A Campanha da Fraternidade deste ano confronta-nos com o tema Fraternidade e Fome, e o lema: “Dai-lhes vós mesmos de comer!”, tirado do evangelho de Mateus. Por estarmos acostumados a chamar de multiplicação dos pães a perícope em que Mt 14,16 está inserido, pensamos, de imediato, no aspecto miraculoso do gesto de Jesus de Nazaré. E nos perguntamos como foi possível alimentar uma multidão com cinco pães e dois peixes. Apelando para o poder taumatúrgico do Mestre, damos por resolvida a questão. A multiplicação dos pães foi possível porque Jesus é o Filho de Deus todo poderoso!

Entretanto, Mt 14,13-21 integra uma longa catequese narrativa, o evangelho de Mateus com seus 28 capítulos, na qual o evangelista, recorrendo às tradições sobre como Jesus de Nazaré orienta sua comunidade a respeito de uma série de problemas com os quais se defrontava. Entre eles, um era premente: como sobreviver socioeconomicamente num contexto de extrema dificuldade, devido à opção pelo discipulado cristão, com o estilo de vida que lhe era peculiar. Optar pelo discipulado do Reino significava romper com as estruturas de apoio, capazes de suprir suas carências, em caso de necessidade. A primeira dizia respeito à sinagoga, ligada à tradição judaica, com a qual a comunidade de Mateus estava em litígio. Seus membros, cuja maioria provinha do judaísmo, eram pressionados a romper com Jesus e as comunidades dos discípulos e das discípulas, e se submeterem às determinações dos líderes da sinagoga, em fase de reestruturar o judaísmo, após a destruição do Templo de Jerusalém, pelos romanos, em 70 d.C. Caso insistissem na opção pelo discipulado de Jesus, não contariam mais com a assistência social oferecida pela estrutura sinagogal. A segunda estrutura correspondia à ajuda oferecida pelos romanos a quem vivia em seu território. O foco principal da crise vivida pelos discípulos de Jesus, no âmbito do Império Romano, referia-se à pretensão do imperador de ser adorado como deus, coisa impensável para quem aderiu ao Reino de Deus e se recusava a qualquer forma de idolatria. Colocar-se na contramão do Império exigia enorme coragem, pelo risco de ser marginalizado e, em situações extremas, perder a vida.

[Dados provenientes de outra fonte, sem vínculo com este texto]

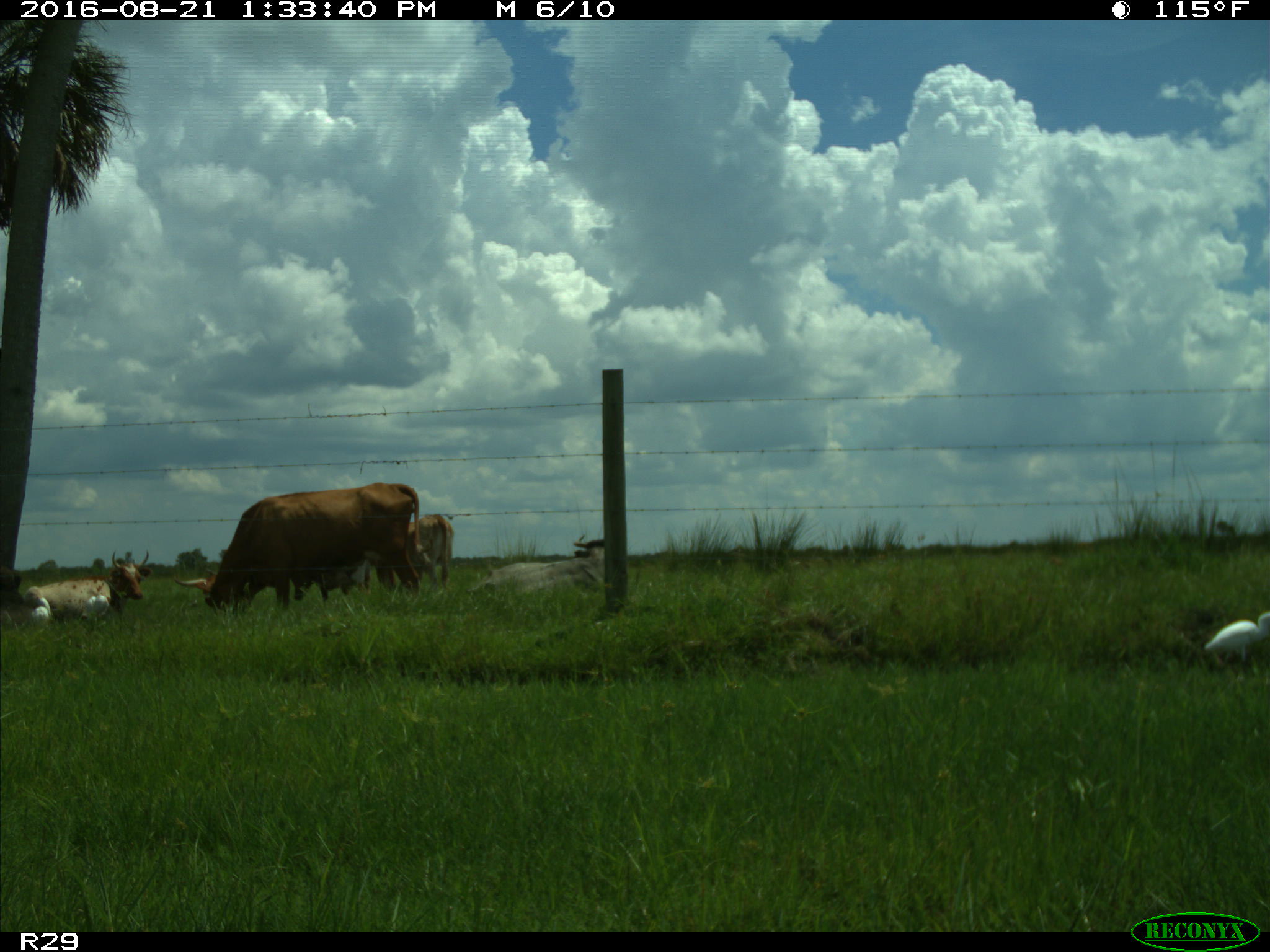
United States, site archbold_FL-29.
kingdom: Animalia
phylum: Chordata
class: Mammalia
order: Artiodactyla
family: Bovidae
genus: Bos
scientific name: Bos taurus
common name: domestic cow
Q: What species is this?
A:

A perícope evangélica conhecida como multiplicação dos pães contém a orientação que o evangelista dá à sua comunidade, recorrendo ao ministério de Jesus, para enfrentar o problema da insegurança socioeconômica. Ele está convencido de que o caminho da solidariedade e da partilha será o único capaz de garantir a sobrevida de seu grupo.  Sua mensagem está presente nas entrelinhas de Mt 14,13-21. Aí se fala duas vezes em “deserto” para aludir ao deserto existencial em que se encontravam os membros da comunidade, por terem aderido ao projeto de Jesus. A solução apresentada pelos discípulos de despedir as multidões para comprarem alimento deve ter sido sugestão de alguém da comunidade. Cada um resolveria o problema por sua própria conta. Tal solução era problemática, pois havia quem não estava em condições de providenciar seu sustento. O caminho indicado por Jesus – “Dai-lhes vós mesmos de comer!” – seguia noutra direção. A superação do problema exigia a participação de todos. Como? Partilhando da própria pobreza. No texto evangélico, os discípulos dizem: “Temos aqui apenas cinco pães e dois peixes”, como se fosse uma propriedade coletiva, pois não se faz menção a quem trouxera aqueles alimentos. Esse primeiro passo exigiu um grande desapego, que permitiu colocar à disposição de todos aquele bocado de comida, quiçá, suficiente para matar a fome de duas ou três pessoas.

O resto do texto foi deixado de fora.